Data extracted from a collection
======

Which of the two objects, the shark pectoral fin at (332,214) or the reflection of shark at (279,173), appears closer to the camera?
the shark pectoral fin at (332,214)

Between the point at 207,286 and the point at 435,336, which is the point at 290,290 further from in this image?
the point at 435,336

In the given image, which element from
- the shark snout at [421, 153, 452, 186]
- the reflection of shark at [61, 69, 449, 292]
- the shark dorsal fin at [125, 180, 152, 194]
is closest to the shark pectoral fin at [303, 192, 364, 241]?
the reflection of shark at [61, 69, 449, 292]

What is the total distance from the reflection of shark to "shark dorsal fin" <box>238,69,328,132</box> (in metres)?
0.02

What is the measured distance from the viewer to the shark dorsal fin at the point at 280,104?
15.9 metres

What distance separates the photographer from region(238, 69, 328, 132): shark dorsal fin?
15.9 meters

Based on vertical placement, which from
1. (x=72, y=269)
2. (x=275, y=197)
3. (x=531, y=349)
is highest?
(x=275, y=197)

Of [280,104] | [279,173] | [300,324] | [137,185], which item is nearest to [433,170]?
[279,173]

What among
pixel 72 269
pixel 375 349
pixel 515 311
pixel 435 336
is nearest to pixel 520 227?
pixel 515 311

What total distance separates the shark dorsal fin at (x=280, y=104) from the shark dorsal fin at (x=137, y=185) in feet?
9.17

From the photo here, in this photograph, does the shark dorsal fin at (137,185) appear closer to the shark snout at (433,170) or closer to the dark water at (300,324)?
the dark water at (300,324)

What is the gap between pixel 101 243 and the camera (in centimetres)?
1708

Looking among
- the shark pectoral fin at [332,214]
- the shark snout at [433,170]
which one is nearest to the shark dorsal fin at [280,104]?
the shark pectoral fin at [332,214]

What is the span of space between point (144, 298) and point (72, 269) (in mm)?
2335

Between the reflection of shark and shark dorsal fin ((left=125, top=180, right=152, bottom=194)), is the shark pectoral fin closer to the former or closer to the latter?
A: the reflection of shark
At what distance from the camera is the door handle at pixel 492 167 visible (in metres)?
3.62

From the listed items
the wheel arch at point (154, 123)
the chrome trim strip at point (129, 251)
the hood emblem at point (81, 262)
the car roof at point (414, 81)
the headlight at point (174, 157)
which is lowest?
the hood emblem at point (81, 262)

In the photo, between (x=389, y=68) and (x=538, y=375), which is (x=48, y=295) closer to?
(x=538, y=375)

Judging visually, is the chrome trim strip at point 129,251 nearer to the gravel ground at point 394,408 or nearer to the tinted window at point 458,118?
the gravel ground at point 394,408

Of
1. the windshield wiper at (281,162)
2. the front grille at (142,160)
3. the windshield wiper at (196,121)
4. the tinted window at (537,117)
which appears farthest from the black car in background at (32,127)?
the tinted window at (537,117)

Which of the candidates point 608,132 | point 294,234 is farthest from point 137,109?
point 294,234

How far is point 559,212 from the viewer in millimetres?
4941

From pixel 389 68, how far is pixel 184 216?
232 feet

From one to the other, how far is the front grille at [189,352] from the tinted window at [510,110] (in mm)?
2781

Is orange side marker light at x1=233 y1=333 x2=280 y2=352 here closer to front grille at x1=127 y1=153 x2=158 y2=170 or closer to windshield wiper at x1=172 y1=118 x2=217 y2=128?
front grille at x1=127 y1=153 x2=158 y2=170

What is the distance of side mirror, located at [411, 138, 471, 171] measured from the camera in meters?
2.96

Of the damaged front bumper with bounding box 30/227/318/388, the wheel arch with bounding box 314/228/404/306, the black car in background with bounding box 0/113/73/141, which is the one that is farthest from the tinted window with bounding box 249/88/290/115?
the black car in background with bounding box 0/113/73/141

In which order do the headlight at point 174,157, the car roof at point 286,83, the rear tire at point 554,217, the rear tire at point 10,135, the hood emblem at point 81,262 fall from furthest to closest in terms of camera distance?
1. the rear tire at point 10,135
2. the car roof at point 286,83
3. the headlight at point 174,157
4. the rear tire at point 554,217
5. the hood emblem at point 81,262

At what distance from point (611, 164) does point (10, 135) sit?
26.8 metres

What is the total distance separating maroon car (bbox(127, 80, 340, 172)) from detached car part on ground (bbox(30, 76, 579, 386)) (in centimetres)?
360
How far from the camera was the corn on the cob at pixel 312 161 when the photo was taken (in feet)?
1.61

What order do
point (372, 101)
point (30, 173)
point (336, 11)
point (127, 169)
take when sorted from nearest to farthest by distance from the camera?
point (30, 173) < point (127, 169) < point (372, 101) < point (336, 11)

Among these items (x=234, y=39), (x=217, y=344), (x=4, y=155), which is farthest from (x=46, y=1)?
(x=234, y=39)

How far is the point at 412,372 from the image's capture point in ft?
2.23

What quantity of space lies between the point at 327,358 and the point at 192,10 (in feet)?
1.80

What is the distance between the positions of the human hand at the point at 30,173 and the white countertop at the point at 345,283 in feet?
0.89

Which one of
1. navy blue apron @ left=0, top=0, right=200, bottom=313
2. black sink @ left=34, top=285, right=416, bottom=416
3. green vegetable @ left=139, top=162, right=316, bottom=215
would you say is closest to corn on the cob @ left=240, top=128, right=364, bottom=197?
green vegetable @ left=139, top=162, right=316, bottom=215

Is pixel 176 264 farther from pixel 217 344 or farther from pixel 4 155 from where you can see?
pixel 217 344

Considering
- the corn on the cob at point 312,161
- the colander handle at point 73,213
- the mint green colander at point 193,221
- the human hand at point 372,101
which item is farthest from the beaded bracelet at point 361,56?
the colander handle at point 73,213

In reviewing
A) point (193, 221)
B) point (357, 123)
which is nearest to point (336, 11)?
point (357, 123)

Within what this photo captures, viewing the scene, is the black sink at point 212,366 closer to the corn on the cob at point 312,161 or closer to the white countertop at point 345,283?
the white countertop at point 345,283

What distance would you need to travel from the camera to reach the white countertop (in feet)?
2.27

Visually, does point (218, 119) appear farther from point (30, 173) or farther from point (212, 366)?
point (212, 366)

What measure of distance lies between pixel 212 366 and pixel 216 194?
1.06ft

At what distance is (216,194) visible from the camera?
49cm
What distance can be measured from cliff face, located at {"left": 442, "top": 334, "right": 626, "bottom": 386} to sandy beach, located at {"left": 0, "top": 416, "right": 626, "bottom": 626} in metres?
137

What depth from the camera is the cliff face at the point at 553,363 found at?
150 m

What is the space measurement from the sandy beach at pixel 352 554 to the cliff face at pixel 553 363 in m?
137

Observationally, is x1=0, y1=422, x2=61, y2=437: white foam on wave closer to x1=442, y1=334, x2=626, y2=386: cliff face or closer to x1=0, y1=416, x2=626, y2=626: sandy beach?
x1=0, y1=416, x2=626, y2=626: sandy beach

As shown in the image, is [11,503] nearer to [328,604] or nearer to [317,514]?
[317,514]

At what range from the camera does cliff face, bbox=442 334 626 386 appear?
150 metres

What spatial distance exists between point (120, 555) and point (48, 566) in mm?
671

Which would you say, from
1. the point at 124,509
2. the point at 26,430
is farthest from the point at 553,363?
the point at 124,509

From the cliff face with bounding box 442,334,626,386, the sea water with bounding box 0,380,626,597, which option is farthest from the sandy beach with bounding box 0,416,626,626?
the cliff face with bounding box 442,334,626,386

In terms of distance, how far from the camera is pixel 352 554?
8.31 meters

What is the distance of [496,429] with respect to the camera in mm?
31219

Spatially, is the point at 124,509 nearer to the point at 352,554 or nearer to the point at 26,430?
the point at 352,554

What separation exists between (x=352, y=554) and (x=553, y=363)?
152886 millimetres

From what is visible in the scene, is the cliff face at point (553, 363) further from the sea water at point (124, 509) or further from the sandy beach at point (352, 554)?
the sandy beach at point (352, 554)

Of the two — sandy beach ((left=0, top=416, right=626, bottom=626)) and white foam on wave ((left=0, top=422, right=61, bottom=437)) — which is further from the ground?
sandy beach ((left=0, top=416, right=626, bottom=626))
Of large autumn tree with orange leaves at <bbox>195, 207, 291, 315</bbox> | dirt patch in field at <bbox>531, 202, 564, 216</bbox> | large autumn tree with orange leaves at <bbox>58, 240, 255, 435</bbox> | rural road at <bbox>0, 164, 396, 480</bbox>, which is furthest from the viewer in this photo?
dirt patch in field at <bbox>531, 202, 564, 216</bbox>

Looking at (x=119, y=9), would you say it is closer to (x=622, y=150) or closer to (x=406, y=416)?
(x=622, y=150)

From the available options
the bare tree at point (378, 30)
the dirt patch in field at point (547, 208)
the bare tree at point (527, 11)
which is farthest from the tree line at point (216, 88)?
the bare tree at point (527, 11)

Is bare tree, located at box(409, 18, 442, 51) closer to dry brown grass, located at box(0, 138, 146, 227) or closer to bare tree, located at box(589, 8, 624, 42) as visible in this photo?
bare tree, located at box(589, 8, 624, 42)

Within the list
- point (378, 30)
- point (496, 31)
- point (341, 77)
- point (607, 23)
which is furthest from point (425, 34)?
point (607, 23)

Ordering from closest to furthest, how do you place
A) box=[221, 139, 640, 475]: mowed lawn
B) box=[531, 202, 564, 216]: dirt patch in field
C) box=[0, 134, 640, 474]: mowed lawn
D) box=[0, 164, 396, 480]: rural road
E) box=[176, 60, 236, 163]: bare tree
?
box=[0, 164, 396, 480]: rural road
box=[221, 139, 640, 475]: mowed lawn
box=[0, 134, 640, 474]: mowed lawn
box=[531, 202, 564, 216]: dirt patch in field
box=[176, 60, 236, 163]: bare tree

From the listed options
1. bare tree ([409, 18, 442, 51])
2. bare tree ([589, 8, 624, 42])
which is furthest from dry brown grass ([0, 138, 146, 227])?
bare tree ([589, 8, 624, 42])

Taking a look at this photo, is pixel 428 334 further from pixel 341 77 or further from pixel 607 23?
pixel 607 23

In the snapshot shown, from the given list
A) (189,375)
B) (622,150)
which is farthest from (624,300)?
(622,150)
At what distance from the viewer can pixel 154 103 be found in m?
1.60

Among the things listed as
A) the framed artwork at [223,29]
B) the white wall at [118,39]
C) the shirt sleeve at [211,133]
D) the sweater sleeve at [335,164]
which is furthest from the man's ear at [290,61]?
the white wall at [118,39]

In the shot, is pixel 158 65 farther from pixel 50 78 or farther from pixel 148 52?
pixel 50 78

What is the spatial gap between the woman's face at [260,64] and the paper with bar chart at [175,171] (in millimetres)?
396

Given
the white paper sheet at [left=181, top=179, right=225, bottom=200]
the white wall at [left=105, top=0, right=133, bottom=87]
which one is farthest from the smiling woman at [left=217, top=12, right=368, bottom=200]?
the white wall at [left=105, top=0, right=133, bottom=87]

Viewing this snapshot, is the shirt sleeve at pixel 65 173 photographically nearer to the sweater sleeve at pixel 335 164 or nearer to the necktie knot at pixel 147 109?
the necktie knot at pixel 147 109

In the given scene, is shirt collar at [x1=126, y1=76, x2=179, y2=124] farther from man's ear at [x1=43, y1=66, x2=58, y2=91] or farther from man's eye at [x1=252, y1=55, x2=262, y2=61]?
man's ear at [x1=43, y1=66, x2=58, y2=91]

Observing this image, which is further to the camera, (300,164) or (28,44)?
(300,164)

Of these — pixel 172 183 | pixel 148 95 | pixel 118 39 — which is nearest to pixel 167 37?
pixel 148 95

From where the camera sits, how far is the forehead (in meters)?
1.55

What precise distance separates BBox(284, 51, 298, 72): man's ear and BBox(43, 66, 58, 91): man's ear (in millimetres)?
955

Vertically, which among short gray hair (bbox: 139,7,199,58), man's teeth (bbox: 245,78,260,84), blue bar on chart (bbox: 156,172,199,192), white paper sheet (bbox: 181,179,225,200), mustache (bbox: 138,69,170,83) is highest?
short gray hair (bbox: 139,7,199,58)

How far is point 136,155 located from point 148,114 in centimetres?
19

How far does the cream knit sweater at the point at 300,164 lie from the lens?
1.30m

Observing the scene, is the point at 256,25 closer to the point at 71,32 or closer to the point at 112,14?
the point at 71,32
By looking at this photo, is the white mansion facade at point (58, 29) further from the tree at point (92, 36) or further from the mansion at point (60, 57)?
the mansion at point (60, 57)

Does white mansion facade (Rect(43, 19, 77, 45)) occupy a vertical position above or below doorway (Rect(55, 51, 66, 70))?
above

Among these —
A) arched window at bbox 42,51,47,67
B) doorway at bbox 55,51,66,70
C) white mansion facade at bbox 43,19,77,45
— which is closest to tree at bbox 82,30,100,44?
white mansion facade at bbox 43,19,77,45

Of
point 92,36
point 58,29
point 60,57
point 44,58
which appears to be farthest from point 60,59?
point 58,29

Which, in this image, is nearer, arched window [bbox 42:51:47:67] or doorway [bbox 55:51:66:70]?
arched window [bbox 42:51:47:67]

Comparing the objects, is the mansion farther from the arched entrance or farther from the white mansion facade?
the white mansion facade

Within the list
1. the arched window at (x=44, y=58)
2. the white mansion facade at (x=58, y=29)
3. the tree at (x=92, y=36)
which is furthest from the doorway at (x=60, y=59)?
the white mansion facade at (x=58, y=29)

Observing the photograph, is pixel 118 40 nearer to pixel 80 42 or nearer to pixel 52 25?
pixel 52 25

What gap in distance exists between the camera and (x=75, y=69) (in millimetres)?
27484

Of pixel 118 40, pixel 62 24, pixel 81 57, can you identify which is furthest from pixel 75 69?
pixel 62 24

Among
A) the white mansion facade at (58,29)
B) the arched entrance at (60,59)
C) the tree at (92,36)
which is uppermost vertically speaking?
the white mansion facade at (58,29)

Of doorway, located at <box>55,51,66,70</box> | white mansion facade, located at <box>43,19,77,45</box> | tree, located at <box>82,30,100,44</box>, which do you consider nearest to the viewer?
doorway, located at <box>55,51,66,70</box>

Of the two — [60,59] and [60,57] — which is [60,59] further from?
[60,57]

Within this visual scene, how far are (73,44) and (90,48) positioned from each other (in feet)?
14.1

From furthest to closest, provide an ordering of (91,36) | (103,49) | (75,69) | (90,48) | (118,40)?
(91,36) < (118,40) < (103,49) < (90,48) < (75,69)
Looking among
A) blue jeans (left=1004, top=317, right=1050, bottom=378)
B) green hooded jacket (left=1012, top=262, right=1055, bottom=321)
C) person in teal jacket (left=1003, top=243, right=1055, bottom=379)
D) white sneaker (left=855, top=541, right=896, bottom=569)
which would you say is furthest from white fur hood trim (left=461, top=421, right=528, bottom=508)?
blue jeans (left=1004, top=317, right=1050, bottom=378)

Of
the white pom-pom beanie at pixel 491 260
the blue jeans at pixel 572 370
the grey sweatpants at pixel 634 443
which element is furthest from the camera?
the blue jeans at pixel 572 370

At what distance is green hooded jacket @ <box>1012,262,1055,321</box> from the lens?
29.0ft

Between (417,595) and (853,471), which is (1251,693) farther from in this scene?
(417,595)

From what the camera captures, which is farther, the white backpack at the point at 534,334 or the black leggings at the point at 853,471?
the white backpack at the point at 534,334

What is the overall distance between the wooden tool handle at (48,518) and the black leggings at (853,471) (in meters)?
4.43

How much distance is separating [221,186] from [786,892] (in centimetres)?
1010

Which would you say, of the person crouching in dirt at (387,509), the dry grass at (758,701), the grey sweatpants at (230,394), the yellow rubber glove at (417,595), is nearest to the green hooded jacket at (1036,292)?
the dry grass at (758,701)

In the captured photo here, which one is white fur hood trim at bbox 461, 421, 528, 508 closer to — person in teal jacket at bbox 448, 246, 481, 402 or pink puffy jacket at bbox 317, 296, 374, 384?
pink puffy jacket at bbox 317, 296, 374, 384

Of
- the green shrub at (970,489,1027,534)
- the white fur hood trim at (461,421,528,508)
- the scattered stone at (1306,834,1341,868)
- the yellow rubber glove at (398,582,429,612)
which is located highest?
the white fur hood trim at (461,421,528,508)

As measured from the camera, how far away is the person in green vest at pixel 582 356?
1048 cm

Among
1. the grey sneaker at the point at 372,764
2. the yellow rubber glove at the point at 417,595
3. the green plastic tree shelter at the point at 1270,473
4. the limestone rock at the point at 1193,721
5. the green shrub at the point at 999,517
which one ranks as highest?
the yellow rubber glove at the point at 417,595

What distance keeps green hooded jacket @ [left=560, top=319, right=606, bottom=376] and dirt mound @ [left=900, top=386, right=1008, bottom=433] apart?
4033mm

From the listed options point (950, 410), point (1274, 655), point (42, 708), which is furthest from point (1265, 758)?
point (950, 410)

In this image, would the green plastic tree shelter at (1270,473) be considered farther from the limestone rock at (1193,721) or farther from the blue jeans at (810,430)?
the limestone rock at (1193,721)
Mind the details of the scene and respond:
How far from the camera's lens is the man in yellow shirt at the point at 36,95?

======

What you should do = Return the part of the records that opens with the line containing "Mind the details" and runs through the end of the records, repeating those lines exactly.

Task response =
Mind the details of the scene and respond:
How far from the camera's lens is the man in yellow shirt at the point at 36,95?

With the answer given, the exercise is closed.